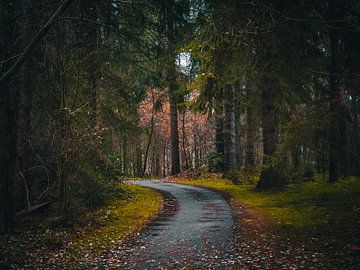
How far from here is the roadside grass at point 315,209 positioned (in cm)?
891

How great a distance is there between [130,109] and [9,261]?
1111 cm

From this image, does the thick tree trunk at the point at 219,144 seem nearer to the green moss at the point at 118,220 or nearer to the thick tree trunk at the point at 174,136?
the thick tree trunk at the point at 174,136

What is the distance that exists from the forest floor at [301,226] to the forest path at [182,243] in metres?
0.49

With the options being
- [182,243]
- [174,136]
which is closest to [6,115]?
[182,243]

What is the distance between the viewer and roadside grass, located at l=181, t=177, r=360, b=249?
8.91 metres

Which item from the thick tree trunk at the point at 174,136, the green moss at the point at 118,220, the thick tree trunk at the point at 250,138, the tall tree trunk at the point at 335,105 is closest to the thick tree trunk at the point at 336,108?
the tall tree trunk at the point at 335,105

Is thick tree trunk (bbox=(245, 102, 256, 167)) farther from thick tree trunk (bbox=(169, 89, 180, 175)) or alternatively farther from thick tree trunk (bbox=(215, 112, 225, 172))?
thick tree trunk (bbox=(169, 89, 180, 175))

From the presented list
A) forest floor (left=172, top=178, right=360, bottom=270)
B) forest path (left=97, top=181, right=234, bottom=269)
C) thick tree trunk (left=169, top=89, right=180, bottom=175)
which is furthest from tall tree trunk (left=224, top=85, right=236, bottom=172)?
forest path (left=97, top=181, right=234, bottom=269)

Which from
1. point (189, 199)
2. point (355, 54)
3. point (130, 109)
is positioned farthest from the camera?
point (130, 109)

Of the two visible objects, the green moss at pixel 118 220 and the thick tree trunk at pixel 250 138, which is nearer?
the green moss at pixel 118 220

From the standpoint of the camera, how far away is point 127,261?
26.2 ft

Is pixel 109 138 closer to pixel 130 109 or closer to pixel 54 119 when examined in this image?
pixel 130 109

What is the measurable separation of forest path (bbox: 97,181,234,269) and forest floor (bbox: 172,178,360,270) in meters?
0.49

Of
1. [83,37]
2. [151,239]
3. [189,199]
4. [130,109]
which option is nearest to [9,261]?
[151,239]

• • • • • • •

» TASK DETAILS: Lay out every line of the records above as a JSON list of strings, one string per line, with blank lines and the picture left out.

» ANSWER TO THE EXERCISE:
[
  "How far from here is the roadside grass at point 315,209 positioned (in cm)?",
  "891",
  "How great a distance is there between [130,109] and [9,261]?",
  "1111 cm",
  "From this image, does the thick tree trunk at the point at 219,144 seem nearer to the green moss at the point at 118,220 or nearer to the thick tree trunk at the point at 174,136?",
  "the thick tree trunk at the point at 174,136",
  "What is the distance that exists from the forest floor at [301,226] to the forest path at [182,243] in metres?",
  "0.49",
  "With the options being",
  "- [182,243]",
  "- [174,136]",
  "which is closest to [6,115]?",
  "[182,243]",
  "What is the distance between the viewer and roadside grass, located at l=181, t=177, r=360, b=249?",
  "8.91 metres",
  "Which item from the thick tree trunk at the point at 174,136, the green moss at the point at 118,220, the thick tree trunk at the point at 250,138, the tall tree trunk at the point at 335,105 is closest to the thick tree trunk at the point at 336,108?",
  "the tall tree trunk at the point at 335,105",
  "Is thick tree trunk (bbox=(245, 102, 256, 167)) farther from thick tree trunk (bbox=(169, 89, 180, 175)) or alternatively farther from thick tree trunk (bbox=(215, 112, 225, 172))?",
  "thick tree trunk (bbox=(169, 89, 180, 175))",
  "From the presented list",
  "A) forest floor (left=172, top=178, right=360, bottom=270)",
  "B) forest path (left=97, top=181, right=234, bottom=269)",
  "C) thick tree trunk (left=169, top=89, right=180, bottom=175)",
  "which is furthest from tall tree trunk (left=224, top=85, right=236, bottom=172)?",
  "forest path (left=97, top=181, right=234, bottom=269)",
  "Which from",
  "1. point (189, 199)",
  "2. point (355, 54)",
  "3. point (130, 109)",
  "is positioned farthest from the camera?",
  "point (130, 109)",
  "Of the two visible objects, the green moss at pixel 118 220 and the thick tree trunk at pixel 250 138, which is nearer?",
  "the green moss at pixel 118 220",
  "From the standpoint of the camera, how far away is point 127,261?",
  "26.2 ft",
  "Is pixel 109 138 closer to pixel 130 109 or closer to pixel 54 119 when examined in this image?",
  "pixel 130 109",
  "What is the measurable separation of forest path (bbox: 97,181,234,269) and forest floor (bbox: 172,178,360,270) in meters?",
  "0.49",
  "Of",
  "1. [83,37]",
  "2. [151,239]",
  "3. [189,199]",
  "4. [130,109]",
  "which option is nearest to [9,261]?",
  "[151,239]"
]